◆ Short problem:
Format the lines from the one containing "Putting furthest first" through the end of the entries as a JSON list of strings, one string per line, leaving out blank lines.

◆ Data for processing:
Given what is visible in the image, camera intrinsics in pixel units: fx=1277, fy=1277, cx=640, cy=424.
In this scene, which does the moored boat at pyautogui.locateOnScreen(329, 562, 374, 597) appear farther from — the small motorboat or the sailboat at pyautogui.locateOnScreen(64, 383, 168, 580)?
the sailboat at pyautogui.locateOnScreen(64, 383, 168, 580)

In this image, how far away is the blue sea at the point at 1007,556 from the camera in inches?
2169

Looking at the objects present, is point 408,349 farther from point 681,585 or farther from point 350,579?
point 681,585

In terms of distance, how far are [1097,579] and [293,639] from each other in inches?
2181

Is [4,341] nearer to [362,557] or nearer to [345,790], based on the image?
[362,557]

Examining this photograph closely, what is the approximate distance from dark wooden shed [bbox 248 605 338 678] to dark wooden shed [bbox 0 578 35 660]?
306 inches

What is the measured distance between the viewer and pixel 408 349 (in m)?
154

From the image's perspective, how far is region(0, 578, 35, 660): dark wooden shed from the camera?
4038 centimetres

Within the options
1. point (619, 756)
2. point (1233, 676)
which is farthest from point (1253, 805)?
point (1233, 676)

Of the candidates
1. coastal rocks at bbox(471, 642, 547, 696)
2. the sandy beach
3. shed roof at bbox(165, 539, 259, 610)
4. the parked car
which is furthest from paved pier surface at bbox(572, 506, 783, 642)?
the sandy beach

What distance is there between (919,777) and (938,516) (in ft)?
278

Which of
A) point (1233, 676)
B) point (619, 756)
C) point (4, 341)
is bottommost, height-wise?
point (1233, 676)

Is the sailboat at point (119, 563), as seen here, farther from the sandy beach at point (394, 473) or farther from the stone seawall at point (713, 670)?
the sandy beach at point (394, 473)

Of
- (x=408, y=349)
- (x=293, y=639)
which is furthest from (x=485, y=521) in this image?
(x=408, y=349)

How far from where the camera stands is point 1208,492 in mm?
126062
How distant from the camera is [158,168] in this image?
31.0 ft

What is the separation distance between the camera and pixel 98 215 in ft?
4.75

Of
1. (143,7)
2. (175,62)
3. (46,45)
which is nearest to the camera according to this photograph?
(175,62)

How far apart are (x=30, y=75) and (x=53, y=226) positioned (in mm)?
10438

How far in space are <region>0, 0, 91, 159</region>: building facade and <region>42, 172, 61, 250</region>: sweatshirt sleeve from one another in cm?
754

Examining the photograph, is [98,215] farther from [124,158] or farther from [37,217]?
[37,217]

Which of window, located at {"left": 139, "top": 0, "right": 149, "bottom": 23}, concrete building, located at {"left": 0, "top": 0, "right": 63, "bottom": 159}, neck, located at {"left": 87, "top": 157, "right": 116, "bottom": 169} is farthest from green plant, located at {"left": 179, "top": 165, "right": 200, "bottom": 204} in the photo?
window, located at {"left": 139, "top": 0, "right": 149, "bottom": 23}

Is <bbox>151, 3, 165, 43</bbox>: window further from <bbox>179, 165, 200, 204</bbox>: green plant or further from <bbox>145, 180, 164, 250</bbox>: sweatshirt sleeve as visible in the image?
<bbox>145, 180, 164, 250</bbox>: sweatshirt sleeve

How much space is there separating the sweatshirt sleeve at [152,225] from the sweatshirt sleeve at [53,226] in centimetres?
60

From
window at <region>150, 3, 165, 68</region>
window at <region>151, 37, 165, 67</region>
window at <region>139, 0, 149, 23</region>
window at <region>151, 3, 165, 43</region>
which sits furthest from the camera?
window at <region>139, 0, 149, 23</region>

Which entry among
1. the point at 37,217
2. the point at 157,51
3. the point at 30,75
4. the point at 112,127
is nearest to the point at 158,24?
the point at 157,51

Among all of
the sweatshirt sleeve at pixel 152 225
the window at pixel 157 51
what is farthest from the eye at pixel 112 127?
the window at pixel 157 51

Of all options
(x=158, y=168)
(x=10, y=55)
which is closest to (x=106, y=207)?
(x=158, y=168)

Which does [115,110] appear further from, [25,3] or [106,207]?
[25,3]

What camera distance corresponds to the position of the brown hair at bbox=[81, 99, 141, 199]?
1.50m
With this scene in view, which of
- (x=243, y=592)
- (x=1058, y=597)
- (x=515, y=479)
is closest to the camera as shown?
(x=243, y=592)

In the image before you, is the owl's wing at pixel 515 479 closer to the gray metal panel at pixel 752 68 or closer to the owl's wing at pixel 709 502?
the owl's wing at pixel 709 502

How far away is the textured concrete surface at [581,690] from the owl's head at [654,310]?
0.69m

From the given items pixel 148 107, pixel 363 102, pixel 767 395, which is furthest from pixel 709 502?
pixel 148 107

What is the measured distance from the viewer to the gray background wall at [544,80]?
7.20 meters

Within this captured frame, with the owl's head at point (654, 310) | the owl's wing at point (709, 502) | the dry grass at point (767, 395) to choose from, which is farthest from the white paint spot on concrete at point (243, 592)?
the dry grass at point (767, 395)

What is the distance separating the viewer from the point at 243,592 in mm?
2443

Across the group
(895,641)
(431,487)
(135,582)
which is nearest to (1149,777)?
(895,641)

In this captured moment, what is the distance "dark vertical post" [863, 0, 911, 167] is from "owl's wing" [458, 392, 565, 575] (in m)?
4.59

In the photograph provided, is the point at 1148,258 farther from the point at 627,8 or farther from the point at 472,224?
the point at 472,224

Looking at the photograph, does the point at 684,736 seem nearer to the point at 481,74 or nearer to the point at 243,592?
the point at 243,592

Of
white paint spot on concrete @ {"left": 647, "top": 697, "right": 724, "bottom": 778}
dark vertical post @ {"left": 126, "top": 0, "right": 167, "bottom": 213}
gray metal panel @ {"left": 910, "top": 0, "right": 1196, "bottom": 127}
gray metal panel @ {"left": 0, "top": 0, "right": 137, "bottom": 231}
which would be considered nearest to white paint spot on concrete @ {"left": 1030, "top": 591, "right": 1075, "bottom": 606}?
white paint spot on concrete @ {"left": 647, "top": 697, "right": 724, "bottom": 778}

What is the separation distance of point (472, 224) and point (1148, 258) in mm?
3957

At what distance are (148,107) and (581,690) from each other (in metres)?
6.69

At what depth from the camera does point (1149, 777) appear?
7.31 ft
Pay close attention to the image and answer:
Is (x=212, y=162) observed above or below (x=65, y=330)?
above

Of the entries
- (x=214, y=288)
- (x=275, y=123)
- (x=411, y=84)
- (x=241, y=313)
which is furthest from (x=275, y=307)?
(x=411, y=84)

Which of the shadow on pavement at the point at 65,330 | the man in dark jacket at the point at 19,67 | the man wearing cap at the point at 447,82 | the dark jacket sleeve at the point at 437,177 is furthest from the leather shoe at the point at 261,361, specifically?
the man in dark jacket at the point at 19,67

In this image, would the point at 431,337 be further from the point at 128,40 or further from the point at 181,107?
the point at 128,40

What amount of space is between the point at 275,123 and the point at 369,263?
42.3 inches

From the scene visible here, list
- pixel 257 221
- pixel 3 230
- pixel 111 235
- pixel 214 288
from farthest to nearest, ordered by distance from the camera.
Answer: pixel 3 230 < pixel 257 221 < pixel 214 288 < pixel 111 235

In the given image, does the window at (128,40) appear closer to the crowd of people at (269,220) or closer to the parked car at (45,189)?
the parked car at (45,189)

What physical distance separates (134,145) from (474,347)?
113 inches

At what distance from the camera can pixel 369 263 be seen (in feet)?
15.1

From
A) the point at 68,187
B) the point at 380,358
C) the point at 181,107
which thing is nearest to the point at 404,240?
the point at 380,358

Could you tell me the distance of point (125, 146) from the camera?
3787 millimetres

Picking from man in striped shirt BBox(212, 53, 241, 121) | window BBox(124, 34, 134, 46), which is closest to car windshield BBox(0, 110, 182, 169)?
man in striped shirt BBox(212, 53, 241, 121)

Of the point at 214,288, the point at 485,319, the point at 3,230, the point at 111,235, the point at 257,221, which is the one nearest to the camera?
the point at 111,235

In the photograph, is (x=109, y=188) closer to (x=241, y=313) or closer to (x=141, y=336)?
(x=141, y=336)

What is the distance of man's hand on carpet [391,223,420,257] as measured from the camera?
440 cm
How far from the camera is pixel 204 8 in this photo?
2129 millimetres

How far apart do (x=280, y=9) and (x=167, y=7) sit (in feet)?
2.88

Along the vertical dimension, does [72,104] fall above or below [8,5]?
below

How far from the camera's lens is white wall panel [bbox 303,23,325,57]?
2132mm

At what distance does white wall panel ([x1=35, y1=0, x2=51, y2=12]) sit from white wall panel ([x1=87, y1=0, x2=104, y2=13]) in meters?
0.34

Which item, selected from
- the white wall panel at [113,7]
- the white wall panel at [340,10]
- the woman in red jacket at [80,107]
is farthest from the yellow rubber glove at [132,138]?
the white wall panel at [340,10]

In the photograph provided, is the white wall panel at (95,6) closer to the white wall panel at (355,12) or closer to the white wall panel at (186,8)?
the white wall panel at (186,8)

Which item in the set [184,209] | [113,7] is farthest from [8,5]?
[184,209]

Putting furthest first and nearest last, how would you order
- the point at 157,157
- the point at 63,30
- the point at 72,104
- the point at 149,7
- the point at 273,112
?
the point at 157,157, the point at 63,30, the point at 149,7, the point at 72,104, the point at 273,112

◆ The output:
[
  "Putting furthest first and nearest last, how would you order",
  "- the point at 157,157",
  "- the point at 63,30",
  "- the point at 72,104",
  "- the point at 149,7",
  "- the point at 273,112",
  "?",
  "the point at 157,157, the point at 63,30, the point at 149,7, the point at 72,104, the point at 273,112"
]